- DATA IN THIS EXERCISE
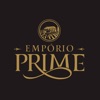 Empório Prime icon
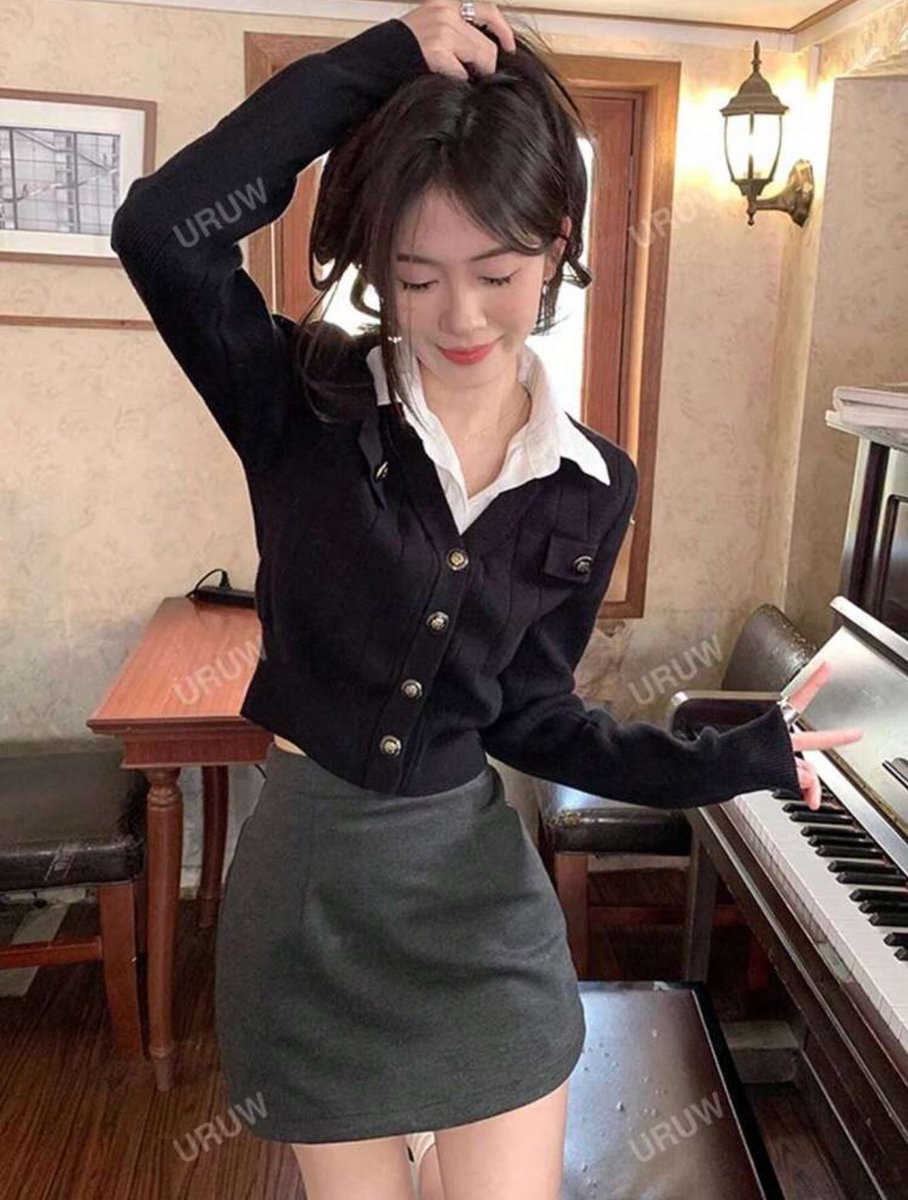 nyan3v6's tweet photo. これもおすすめ🥺ALT https://t.co/Aaym5fLMiq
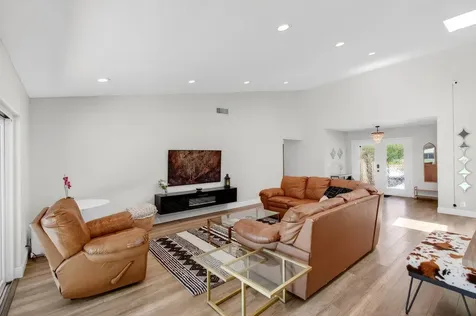 2320 SW 23rd Cranbrook Drive Boynton Beach FL 33436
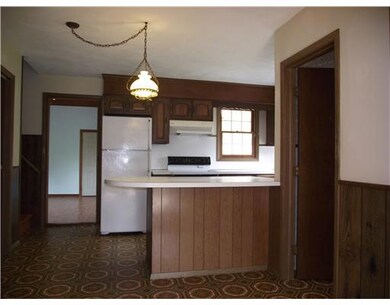 24 Bow St, Jamestown, RI 02835 - photo 7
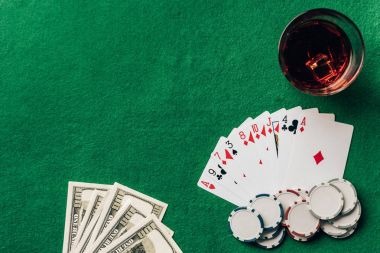 64 togel Sportsbook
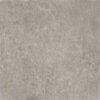 Vloer-/Wandtegel Antica Smoke 60x120 Grijs/Beige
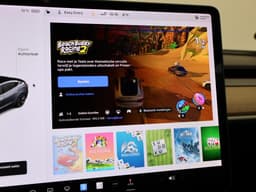 Thumbnail 39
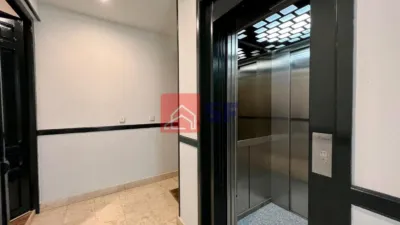 Piso en alquiler en Calle de Goya, cerca de Calle de Fernán González - Imagen 32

- EXERCISE INSTRUCTIONS
Copy exactly, please, the lines that run from the line holding "24 Bow St, Jamestown, RI 02835 - photo 7" through the closing line of the material above, omitting every picture.

- RESPONSE AREA
 24 Bow St, Jamestown, RI 02835 - photo 7
 64 togel Sportsbook
 Vloer-/Wandtegel Antica Smoke 60x120 Grijs/Beige
 Thumbnail 39
 Piso en alquiler en Calle de Goya, cerca de Calle de Fernán González - Imagen 32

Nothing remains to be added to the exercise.